“Este joven está mal y en estado cuadrapléjico”. Esas fueron las primeras palabras que Juan escuchó cuando llegó a la sala de trauma del Hospital Santo Tomás, luego de que el carro en el que viajaba de pasajero se estrellara contra un poste, porque el conductor se durmió al volante.

Atrás quedó el sonido de las sirenas de las ambulancias, carros de policía y bomberos. Ahora solo esas difíciles palabras se escuchaban como yunques que se hundían en las profundidades de la incertidumbre.

Estuvo en tracción cervical por 15 días. No podía mover sus brazos, ni siquiera para rascarse. En algún momento le pidió a una doctora que pasaba por ahí que le hiciera el favor de limpiarle la nariz. Ella le siguió la corriente a lo que pensaba era la broma de un paciente.  Cuando vio su expediente, se dio cuenta de que no lo era. Solo le dio una sonrisa y le dijo: “Suerte Juan”.

41 días después, y luego de sortear cirugías y varias complicaciones que lo orillaron casi a la muerte, Juan se fue para su casa en una camilla, con un cuello ortopédico, un tanque de oxígeno y sin poder siquiera controlar las funciones básicas de su cuerpo.

Conocí a Juan 21 años después, a través de mi cuenta de Instagram. Cierto día recibí el mensaje de un lector, él.  Me contó su historia y me recalcó que, a pesar de todo, es muy alegre y optimista. No hacía falta que lo hiciera; me di cuenta de ello en solo un párrafo.

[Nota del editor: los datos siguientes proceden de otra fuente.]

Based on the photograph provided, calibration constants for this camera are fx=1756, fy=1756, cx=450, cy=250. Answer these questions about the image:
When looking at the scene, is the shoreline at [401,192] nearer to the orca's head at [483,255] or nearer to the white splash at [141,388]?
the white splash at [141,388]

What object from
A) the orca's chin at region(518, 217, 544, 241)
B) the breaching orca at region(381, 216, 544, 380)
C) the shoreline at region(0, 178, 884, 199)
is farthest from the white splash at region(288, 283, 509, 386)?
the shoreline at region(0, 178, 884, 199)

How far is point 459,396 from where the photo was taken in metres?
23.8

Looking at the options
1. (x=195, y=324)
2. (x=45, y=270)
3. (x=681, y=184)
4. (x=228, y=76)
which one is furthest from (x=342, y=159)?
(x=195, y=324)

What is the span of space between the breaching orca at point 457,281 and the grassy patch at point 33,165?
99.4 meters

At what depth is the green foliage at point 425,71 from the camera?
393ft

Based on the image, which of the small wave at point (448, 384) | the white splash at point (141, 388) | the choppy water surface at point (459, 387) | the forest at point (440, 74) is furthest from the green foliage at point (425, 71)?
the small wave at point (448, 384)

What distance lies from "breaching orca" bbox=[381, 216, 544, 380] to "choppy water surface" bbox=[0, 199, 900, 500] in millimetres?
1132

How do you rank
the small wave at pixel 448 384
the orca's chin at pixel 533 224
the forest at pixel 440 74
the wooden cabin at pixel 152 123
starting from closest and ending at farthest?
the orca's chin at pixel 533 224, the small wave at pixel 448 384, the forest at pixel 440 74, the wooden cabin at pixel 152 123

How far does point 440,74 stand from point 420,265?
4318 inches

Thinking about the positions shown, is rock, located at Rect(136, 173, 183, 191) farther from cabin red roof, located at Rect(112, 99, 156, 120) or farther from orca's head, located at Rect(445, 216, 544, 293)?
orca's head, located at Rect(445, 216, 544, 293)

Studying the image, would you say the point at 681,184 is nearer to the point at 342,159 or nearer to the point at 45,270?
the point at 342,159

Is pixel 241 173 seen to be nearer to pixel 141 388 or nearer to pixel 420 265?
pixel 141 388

Meses después, me invitó a su fiesta de cumpleaños. Como no podía ir esa noche, le dije que pasaría a la mañana siguiente a felicitarlo en su casa. La mamá de Juan, pendiente de cualquier cosa, es quien salió a recibirme. Afuera estaba su padre, trabajando tras una máquina de costura. Es una casa humilde, en el barrio de Santa Ana.

Yo me senté en el sofá, la mamá de Juan en una silla cerca del abanico y frente a mí, Juan en su silla de ruedas. Me contó entusiasmado de su trabajo como voluntario en el Club de Leones de El Dorado, las terapias que lo han ayudado a recuperar algo de sensibilidad en sus piernas y el uso de sus manos, y que estaba un poco apurado, ya que la celebración de su cumpleaños seguía. Pronto pasarían por él para ir a almorzar con amigos a Lung Fung.

Años atrás, en una de las crisis que tuvo luego del accidente, Juan cerró los ojos y le imploró a Dios por una oportunidad. La recibió y no piensa desaprovecharla. Vive su vida lo mejor que puede, con mucha fe y siempre con una sonrisa. Admiro la fortaleza y actitud de Juan.

Cuenta la señora Obdulia, su mamá, que el pronóstico de los médicos hace 21 años fue desalentador. Solo le daban meses de vida. Pero ella, determinada, contestó: “Mientras Dios lo mantenga a mi lado, haré todo por él”. Esas palabras me estremecieron. Obdulia renunció a su trabajo para poder cuidarlo. Al principio, cuando Juan empezó a sentarse en la silla de ruedas, su madre tenía hasta que sostenerle la cabeza. Salí de la casa de Juan conmovida. Es claro que enfrentar estos retos no ha de ser fácil ni económico, ni siquiera en las mejores circunstancias.

Los sábados Obdulia vende pescado frito y mariscada, para complementar el ingreso familiar.

Este año, para el Día de la Madre, quisiera felicitar a la señora Obdulia, y todas las madres como ella, que sortean retos monumentales, por el amor a sus hijos.